# Bari Raid - Info required



## Ted Else (Jan 18, 2007)

Hello All,
I am hoping that you can help this lady, a good samaritan trying to assist an American veteran of the last war. In her own words:- 
"I am seeking information about the raid on Bari, Italy that occurred 2 December 1943. I am particularly interested in the exact date of the raid and I am hopeful to find some survivors who would be willing to write a brief statement about the presence of mustard gas, what they witnessed, and especially the first ship that brought supplies to them after the raid and the approximate time/date of that arrival. Anyone with any knowledge of the SS Johns Hopkins Liberty Ship is encouraged to respond also. I am trying to help an 86 year old US Naval Armed Guard Veteran to win his compensation case with the Veterans Administration and without this information and some statements, we have little strength. We appreciate all of you veterans for your valor and dedication to your country, and send our heartfelt gratitude for any assistance you can lend".

Bethany Kosmider

Theodore McConley

Best to contact her - _via a PM to me initially_ - if you can assist - Cheers(Thumb)


----------



## KenLin39 (Apr 30, 2005)

Some info of the Bari explosion in the link below.

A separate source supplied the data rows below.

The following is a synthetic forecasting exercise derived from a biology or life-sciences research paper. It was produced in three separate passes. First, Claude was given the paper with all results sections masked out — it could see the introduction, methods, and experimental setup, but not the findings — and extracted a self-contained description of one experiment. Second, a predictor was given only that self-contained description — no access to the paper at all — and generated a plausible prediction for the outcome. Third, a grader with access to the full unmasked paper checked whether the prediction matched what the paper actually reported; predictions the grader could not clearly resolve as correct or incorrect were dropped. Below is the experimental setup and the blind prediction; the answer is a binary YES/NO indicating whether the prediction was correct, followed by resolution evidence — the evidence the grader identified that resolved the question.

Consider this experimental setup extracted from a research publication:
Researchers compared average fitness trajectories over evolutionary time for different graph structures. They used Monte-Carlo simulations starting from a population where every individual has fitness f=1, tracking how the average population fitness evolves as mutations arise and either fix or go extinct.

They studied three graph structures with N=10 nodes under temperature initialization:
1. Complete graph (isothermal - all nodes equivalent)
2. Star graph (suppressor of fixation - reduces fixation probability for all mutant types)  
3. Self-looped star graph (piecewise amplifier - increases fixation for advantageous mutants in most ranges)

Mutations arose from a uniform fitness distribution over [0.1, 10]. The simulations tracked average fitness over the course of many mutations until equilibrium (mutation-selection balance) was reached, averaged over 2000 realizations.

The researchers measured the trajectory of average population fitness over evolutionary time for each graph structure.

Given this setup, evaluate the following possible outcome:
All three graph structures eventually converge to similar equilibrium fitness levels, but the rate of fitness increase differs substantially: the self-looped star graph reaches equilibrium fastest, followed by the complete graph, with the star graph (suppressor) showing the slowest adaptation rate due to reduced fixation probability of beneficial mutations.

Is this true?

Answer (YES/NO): NO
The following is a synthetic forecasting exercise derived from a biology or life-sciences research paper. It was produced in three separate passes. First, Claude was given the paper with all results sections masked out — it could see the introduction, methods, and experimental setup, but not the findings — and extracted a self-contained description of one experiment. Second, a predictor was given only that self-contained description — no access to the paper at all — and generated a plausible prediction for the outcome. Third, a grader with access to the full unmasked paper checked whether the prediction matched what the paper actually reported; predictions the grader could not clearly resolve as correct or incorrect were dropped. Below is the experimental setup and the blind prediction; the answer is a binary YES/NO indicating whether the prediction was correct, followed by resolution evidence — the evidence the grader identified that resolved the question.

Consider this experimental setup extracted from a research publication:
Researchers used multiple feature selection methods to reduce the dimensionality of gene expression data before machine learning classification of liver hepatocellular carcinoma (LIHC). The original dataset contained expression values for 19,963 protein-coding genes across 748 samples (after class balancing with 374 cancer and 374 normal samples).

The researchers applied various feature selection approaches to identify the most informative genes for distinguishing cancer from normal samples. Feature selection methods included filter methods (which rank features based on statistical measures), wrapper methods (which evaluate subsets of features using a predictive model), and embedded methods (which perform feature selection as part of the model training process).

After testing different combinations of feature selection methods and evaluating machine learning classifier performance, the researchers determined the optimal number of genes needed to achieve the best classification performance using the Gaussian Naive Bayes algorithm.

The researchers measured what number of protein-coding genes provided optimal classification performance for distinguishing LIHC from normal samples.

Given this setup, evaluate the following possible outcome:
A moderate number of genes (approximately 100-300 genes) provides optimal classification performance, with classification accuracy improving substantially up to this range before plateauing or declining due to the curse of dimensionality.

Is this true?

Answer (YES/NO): NO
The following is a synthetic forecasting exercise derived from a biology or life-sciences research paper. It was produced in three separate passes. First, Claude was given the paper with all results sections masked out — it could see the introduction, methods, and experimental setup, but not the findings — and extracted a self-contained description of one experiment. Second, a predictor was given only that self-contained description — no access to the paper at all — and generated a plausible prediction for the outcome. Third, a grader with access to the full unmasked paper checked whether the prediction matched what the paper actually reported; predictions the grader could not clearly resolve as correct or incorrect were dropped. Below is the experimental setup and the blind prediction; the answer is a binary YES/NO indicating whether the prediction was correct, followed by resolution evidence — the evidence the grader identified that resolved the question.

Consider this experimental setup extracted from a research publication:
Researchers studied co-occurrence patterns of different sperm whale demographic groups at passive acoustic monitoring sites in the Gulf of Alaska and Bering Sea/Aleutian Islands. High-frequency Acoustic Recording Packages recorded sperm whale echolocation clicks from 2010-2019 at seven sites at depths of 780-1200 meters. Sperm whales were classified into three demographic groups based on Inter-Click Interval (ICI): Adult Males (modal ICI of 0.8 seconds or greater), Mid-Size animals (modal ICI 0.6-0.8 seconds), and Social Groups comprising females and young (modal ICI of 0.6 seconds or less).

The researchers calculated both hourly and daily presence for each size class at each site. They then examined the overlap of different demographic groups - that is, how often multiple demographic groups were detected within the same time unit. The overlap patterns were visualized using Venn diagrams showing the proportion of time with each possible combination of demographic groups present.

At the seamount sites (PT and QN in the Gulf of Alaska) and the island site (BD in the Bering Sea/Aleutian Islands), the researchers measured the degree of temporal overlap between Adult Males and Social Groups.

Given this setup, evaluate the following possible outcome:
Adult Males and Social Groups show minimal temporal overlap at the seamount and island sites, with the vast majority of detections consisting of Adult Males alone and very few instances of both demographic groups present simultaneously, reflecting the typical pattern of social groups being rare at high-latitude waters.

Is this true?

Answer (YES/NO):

Have sent a mail to Bethany.

http://www.answers.com/topic/bari


----------



## John Rogers (May 11, 2004)

Nice work Ken that link says it all.

John.


----------



## Ted Else (Jan 18, 2007)

Many thanks for the 'posts' gentlemen - I am sure that Bethany Kosmider and Mr McConley will be pleased with your link Ken -
Regards Ted


----------



## non descript (Nov 18, 2005)

Ted, *this link* may or may not be of use...


----------



## Ted Else (Jan 18, 2007)

Many thanks 'Tonga'
I have sent that link to Bethany this morning - all hopefully, adding a little weight to Mr McConley's claim.


----------



## Ted Else (Jan 18, 2007)

*Bari Raid*

Anniversary today - the time of writing this - it was just about to begin in Bari.
Bless them All


----------



## non descript (Nov 18, 2005)

Ted,
I reckon even Solomon would have a problem with this one… For on the one hand you have been very supportive of Bethany Kosmider and kindly posted her email address, and as she is not a Member of SN, we cannot wade in and say the usual: “contact via PM and not email please”, but on the other hand we have the dilemma of having to be even handed and keeping to the guidelines that the Site Owners have requested, viz: no personal email addresses to be published.

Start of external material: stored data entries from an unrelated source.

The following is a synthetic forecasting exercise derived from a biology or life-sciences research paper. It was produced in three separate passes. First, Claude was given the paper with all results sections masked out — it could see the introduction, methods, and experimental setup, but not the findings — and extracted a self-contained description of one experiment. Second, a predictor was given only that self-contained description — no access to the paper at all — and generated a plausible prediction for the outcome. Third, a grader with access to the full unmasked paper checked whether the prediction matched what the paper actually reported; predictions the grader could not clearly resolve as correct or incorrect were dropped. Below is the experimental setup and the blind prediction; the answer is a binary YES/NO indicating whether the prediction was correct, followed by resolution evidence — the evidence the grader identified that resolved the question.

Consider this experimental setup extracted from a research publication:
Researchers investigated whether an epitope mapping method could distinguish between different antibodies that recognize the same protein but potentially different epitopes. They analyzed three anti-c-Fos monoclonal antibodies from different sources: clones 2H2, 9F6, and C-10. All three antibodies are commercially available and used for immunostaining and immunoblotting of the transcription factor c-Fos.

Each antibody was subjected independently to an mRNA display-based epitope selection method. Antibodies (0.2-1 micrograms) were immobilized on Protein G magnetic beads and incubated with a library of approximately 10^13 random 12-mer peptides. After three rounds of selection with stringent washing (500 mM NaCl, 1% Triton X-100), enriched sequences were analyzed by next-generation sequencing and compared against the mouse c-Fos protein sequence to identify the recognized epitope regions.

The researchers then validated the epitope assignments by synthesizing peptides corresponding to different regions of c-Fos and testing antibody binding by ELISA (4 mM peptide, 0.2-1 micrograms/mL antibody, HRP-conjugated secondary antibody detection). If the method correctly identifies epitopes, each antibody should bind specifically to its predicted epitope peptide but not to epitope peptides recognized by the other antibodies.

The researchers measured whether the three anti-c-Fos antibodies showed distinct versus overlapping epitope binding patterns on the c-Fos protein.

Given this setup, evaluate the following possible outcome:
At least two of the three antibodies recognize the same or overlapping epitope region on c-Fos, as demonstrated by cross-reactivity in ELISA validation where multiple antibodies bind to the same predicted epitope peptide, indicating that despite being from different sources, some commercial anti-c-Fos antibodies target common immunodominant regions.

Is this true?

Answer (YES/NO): NO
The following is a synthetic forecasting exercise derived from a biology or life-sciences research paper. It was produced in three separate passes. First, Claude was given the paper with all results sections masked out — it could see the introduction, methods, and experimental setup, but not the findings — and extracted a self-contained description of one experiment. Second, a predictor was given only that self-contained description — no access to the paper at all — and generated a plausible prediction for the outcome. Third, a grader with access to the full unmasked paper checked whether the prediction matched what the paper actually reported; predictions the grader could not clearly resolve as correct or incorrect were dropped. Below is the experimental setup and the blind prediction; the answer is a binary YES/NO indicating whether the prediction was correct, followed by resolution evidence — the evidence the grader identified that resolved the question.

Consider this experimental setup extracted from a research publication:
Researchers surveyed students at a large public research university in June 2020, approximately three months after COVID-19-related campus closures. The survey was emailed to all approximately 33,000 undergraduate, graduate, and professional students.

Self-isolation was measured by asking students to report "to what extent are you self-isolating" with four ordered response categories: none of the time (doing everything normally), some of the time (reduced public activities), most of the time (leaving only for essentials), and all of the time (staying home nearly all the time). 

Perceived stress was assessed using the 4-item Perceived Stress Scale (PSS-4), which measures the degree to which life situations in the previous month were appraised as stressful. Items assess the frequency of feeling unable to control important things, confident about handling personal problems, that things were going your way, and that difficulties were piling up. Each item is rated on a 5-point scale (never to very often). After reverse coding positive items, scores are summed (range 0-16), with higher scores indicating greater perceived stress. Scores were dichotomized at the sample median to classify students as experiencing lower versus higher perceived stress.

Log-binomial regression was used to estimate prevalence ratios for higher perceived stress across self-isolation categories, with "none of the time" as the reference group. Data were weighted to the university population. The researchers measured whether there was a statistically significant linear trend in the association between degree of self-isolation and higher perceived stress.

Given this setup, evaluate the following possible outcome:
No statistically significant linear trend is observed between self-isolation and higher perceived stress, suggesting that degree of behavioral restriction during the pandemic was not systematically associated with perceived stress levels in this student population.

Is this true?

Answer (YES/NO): NO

On balance, we have to fall back on the over-riding view that “The end does not justify the means” and tell you that in order to be fair to all, we have to edit the actual email address out and find a way for people to make contact. Clearly asking that they send you a PM to ask for your contact’s email address and or to forward the information is one way round the issue, but that puts the burden on to your shoulders.

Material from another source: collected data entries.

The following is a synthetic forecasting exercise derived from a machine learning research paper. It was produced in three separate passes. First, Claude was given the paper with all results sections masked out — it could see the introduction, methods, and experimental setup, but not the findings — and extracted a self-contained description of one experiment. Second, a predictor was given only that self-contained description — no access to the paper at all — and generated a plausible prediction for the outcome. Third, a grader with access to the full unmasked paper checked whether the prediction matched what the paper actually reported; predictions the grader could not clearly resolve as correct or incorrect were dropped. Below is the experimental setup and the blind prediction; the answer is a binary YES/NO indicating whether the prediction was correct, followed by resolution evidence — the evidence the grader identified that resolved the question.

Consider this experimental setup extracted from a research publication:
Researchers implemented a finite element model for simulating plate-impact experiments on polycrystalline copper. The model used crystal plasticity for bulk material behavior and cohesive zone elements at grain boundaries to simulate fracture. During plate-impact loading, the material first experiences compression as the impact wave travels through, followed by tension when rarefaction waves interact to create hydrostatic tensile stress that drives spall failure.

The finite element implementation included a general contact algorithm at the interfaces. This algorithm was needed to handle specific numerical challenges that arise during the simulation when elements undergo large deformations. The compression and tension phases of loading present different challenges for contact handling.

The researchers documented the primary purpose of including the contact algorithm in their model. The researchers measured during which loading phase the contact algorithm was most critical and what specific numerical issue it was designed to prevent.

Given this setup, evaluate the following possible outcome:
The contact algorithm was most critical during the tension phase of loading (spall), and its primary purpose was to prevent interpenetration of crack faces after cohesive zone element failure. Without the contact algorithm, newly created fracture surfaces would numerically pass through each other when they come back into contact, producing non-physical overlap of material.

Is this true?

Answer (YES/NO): NO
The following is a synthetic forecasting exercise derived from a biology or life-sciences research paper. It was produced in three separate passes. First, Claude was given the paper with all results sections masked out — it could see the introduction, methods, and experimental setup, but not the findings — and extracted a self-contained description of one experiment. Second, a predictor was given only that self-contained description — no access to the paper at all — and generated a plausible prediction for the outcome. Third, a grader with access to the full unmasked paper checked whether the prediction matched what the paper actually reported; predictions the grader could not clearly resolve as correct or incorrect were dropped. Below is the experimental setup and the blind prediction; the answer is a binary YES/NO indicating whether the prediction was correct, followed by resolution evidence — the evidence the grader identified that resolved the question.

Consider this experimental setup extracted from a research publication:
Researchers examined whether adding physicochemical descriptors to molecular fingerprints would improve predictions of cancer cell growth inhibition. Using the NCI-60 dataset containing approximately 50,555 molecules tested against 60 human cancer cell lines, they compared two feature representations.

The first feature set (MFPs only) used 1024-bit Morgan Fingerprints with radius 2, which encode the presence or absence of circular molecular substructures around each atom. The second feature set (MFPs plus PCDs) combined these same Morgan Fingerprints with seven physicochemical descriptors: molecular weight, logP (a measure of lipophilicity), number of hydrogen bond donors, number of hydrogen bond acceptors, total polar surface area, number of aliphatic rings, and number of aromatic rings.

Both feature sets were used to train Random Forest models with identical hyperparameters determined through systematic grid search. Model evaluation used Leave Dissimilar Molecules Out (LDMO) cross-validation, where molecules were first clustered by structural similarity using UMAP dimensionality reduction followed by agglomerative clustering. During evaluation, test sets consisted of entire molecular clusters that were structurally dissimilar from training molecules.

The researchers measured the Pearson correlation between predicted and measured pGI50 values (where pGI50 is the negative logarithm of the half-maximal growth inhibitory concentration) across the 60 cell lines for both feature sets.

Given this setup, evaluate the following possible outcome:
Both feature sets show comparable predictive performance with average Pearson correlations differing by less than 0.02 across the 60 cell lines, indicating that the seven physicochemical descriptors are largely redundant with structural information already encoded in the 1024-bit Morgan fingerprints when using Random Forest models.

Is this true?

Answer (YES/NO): NO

We would welcome your thoughts please..

In the meantime we have edited out the email address of Bethany Kosmider and trust that you (and she) will understand.
(Thumb) 
Mark


----------



## Ted Else (Jan 18, 2007)

Hello 'Tonga'
Thank you for your kind comments - I entirely agree that the 'Rules', there for the real benefit of all and should be adhered to - Sorry mate. No excuse I understand, but I had not realised that I had breached any.
I am happy to accept any PM's regarding this incident - this web site has already assisted Bethany Kosmida in her quest to assist Mr McConley - true recognition really, of the work that Moderators and the rest of the Team perform. You all make this the great 'site' that it is. Many thanks and a Merry Christmas to all.
Ted


----------



## non descript (Nov 18, 2005)

*Thanks for helping us..*

Ted,
You express yourself with great charm – thank you. (Thumb) 

There is only one “Rule” and that is the one that says to have fun – all other comments are merely ‘Guidelines’ to help the enterprise run at its maximum.

Thank you for your support, it is appreciated
(Thumb)
Mark


----------